Exact ground states of the Kaya-Berker model

Here we study the two-dimensional Kaya-Berker model, with a site occupancy $p$ of one sublattice, by using a polynomial-time exact ground-state algorithm. Thus, we were able to obtain $T=0$ results in exact equilibrium for rather large system sizes up to ${777}^2$ lattice sites. We obtained the sublattice magnetization and the corresponding Binder parameter. We found a critical point $p_c=0.64\left(1\right)$ beyond which the sublattice magnetization vanishes. This is clearly smaller than previous results which were obtained by using nonexact approaches for much smaller systems. For each realization we also created minimum-energy domain walls from two ground-state calculations, for periodic and antiperiodic boundary conditions. The analysis of the mean and the variance of the domain-wall energy shows that there is no thermodynamic stable spin-glass phase at nonzero temperature, in contrast to previous claims about this model. For large values of $p$, the standard deviation of the domain-wall decreases with the system size like a power law with exponent roughly $\theta \simeq -0.1$, which is different from the standard two-dimensional Ising spin glass where $\theta \simeq -0.29$.

Figure 1

$6\times 4$ triangular lattice showing the subdivision into the three sublattices, as indicated by the three colors of the nodes (white, gray, black).
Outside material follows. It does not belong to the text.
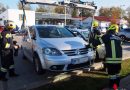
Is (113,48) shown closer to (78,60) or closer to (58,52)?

Every triangle is frustrated, since not all bonds can be satisfied.

Figure 2

Illustration of steps involved in ground-state calculation. The sample shows a $3\times 4$ system with periodic boundary conditions in the horizontal direction. (a) Initial system with $p=0.5$ occupation on the white sublattice. (b) Construction of the dual graph of the original undiluted system with additional vertices and edges at the top and bottom. Edges that do not correspond to edges in the diluted system carry zero weight and are marked by using stroked lines. (c) Set of minimal weighted loops on the dual graph. These paths separate clusters of aligned spins. (d) Ground state constructed by setting the top left spin to up and assigning all remaining spins using the clusters determined earlier.

Figure 3

Illustration of a domain wall generated by switching the boundary conditions. This is equivalent to changing the signs of all bonds in one (top-down) column (vertical gray-black interface). This leads typically to the flip of a domain of spins (black) with respect to the original ground state (gray). The (left) linear domain wall, located at the column of flipped bonds, is trivial, does not lead to an energy change, and is not shown below.

Figure 4

Magnetization of sublattice $b$ at different fractions $p$ of occupied sites and system sizes $L$. The magnetization was obtained for each disorder realization from a randomly sampled state among the degenerate GSs.

Figure 5

Binder parameter of sublattice $b$ as a function of the sublattice occupancy $p$, for different system sizes.

Figure 6

Rescaled Binder parameter with a rescaled $p$ axis using the appropriate scaling variables $p_c=0.6423\left(3\right)$, $\nu =1.39$.

Figure 7

Exemplary domain walls at different occupancy. The solid and dashed border marks periodic and open boundary conditions, respectively. The occupancy was set to $p=0.2$ (left), $p=0.6$ (center), and $p=0.8$ (right).

Figure 8

Domain-wall length $l$ at different system sizes $L$. The straight lines are power-law fits to the data sets.

Figure 9

Fractal dimension $d_{\text{f}}$ of the domain-wall length at different occupancy $p$. The vertical dashed line marks the critical point $p_{\text{c}}=0.64\left(1\right)$.

Figure 10

Average domain-wall energy at different system sizes. Data points are connected by using straight lines for better visibility.

Figure 11

Standard deviation of domain-wall energy at different system sizes. Data points are connected by using straight lines for better visibility. The straight solid line shows a power law $\sim L^{-0.1}$ for comparison.